Enabling production-grade generative AI: New capabilities lower costs, streamline production, and boost security

TutoSartup excerpt from this article:
As generative AI moves from proofs of concept (POCs) to production, we’re seeing a massive shift in how businesses and consumers interact with data, information—and each other… In what we consider “Act 1” of the generative AI story, we saw previously unimaginable amounts of data and comput…

As generative AI moves from proofs of concept (POCs) to production, we’re seeing a massive shift in how businesses and consumers interact with data, information—and each other. In what we consider “Act 1” of the generative AI story, we saw previously unimaginable amounts of data and compute create models that showcase the power of generative AI. Just last year, many businesses, and even more individuals, were focused on learning and experimenting, and the sheer number of POCs was impressive. Thousands of customers, across diverse industries, conducted experiments anywhere from dozens to hundreds of experiments as they explored the potential of generative AI applications and the implications.

By early 2024, we are beginning to see the start of “Act 2,” in which many POCs are evolving into production, delivering significant business value. To learn more about Act 1 and Act 2, refer to Are we prepared for “Act 2” of gen AI?. The move to a production mindset focuses new attention on key challenges as companies build and evaluate models on specific tasks and search for the leanest, fastest, and most cost-effective options. Considering—and reducing—the investment required for production workloads means bringing new efficiency to the sometime complicated process of building, testing, and fine-tuning foundation models (FMs).

Delivering capabilities that increase efficiency and reduce costs

Offering multiple entry points to their generative AI journey is critical to delivering value to companies moving their generative AI applications into production. Our generative AI technology stack provides the services and capabilities necessary to build and scale generative AI applications—from Amazon Q (the most capable generative AI–powered assistant for accelerating software development) at the top layer to Amazon Bedrock (The easiest way to build and scale generative AI applications with foundation models) at the middle layer to Amazon SageMaker (purpose-built to help you build, train, and deploy FMs) at the foundational, bottom layer. While these layers provide different points of entry, the fundamental truth is that every generative AI journey starts at the foundational bottom layer.

Organizations that want to build their own models or want granular control are choosing Amazon Web Services (AWS) because we are helping customers use the cloud more efficiently and leverage more powerful, price-performant AWS capabilities such as petabyte-scale networking capability, hyperscale clustering, and the right tools to help you build. Our deep investment in this layer enhances the capabilities and efficiency of the services we provide at higher layers.

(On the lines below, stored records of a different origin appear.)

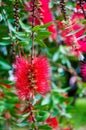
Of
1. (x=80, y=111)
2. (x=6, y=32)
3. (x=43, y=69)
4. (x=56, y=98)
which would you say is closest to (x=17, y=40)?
(x=43, y=69)

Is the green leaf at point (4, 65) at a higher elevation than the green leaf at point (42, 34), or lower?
lower

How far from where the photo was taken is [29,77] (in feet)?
3.12

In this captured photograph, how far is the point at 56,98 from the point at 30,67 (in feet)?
2.93

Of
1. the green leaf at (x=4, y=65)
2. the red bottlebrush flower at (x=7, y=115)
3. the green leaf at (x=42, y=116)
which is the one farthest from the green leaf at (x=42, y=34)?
the red bottlebrush flower at (x=7, y=115)

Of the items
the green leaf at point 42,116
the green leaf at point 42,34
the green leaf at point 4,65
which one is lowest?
the green leaf at point 42,116

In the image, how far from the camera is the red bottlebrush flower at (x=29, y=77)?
954 millimetres

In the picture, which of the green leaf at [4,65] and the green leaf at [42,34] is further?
the green leaf at [4,65]

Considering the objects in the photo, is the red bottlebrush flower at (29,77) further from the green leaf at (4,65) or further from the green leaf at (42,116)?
the green leaf at (4,65)

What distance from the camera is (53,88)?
1.91 m

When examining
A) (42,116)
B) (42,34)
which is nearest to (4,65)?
(42,116)

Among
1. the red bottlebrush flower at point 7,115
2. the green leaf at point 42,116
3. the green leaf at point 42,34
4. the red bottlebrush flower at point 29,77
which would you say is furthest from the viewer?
the red bottlebrush flower at point 7,115

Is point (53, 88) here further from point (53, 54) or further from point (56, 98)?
point (53, 54)

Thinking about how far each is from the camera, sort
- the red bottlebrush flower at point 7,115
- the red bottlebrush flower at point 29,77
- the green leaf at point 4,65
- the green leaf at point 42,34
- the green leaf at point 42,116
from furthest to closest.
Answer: the red bottlebrush flower at point 7,115 → the green leaf at point 4,65 → the green leaf at point 42,116 → the green leaf at point 42,34 → the red bottlebrush flower at point 29,77

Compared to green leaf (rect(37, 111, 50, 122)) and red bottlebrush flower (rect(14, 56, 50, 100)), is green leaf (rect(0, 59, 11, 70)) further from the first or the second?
red bottlebrush flower (rect(14, 56, 50, 100))
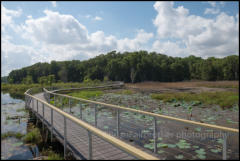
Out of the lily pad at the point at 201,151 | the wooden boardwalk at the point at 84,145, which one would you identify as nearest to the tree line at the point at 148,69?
the wooden boardwalk at the point at 84,145

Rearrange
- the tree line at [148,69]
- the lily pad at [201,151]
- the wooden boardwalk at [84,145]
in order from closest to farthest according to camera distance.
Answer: the wooden boardwalk at [84,145] → the lily pad at [201,151] → the tree line at [148,69]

To make generative AI use cases economical, you need to run your training and inference on incredibly high-performing, cost-effective infrastructure that’s purpose-built for AI. Amazon SageMaker makes it easy to optimize at each step of the model lifecycle, whether you are building, training, or deploying. However, FM training and inference present challenges—including operational burden, overall cost, and performance lag that contributes to an overall subpar user experience. State-of-the-art generative AI models are averaging latencies in the order of seconds, and many of today’s massive models are too large to fit into a single instance.

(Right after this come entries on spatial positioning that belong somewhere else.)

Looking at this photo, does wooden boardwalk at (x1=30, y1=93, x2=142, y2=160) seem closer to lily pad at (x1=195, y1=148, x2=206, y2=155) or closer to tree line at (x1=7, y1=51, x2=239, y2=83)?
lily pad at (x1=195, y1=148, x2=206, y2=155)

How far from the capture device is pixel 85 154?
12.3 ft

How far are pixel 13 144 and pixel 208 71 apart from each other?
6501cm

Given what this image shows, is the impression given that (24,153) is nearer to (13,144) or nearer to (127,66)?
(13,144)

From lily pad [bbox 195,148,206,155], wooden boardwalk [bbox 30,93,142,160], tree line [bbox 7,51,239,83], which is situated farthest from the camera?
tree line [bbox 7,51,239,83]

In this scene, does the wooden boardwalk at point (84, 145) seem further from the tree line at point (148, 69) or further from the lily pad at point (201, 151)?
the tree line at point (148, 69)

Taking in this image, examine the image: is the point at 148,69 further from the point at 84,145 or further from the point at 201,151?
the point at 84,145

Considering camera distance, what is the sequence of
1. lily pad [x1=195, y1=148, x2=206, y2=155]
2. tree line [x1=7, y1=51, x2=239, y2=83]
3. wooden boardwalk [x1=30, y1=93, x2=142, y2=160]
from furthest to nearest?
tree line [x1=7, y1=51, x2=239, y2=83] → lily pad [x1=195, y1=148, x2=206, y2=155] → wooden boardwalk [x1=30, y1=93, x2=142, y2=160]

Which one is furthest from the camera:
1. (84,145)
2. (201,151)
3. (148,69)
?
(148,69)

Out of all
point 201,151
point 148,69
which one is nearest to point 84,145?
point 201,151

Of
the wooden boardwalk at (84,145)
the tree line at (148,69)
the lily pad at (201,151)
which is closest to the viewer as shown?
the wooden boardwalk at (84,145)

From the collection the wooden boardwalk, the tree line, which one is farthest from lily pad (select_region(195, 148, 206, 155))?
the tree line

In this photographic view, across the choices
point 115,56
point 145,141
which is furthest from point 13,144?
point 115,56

In addition, the blistering pace of model optimization innovations leaves model builders with months of research to learn and implement these techniques, even before finalizing deployment configurations.

Introducing Amazon Elastic Kubernetes Service (Amazon EKS) in Amazon SageMaker HyperPod

Recognizing these challenges, AWS launched Amazon SageMaker HyperPod last year. Taking efficiency one step further, earlier this week, we announced the launch of Amazon EKS support on Amazon SageMaker HyperPod. Why? Because provisioning and managing the large GPU clusters needed for AI can pose a significant operational burden. And training runs that take weeks to complete are challenging, since a single failure can derail the entire process. Ensuring infrastructure stability and optimizing performance of distributed training workloads can also pose challenges.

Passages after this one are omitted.